**SOURCE INFORMATION**:
--- START ---

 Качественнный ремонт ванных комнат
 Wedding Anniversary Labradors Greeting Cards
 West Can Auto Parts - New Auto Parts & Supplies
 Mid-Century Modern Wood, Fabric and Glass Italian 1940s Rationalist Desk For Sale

--- END ---
--- START ---

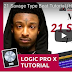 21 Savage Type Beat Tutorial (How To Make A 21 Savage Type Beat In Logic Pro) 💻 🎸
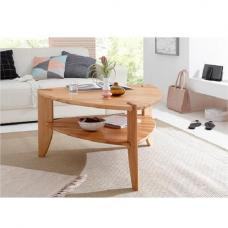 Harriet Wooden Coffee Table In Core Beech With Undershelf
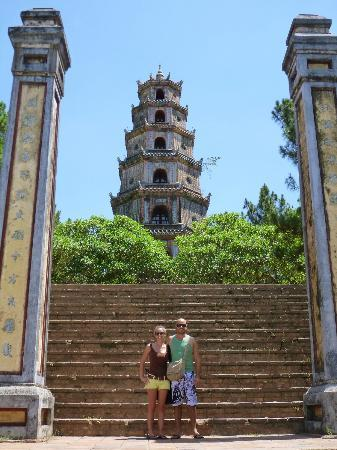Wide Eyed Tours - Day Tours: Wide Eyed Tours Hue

--- END ---

**WHAT YOU NEED TO DO**: Although pictures appear among the records above, write out exactly only the lines from the one that has "Harriet Wooden Coffee" through the one that has "Wide Eyed Tours - Day", and leave the pictures out.

**ANSWER TO THIS EXERCISE**:
 Harriet Wooden Coffee Table In Core Beech With Undershelf
Wide Eyed Tours - Day Tours: Wide Eyed Tours Hue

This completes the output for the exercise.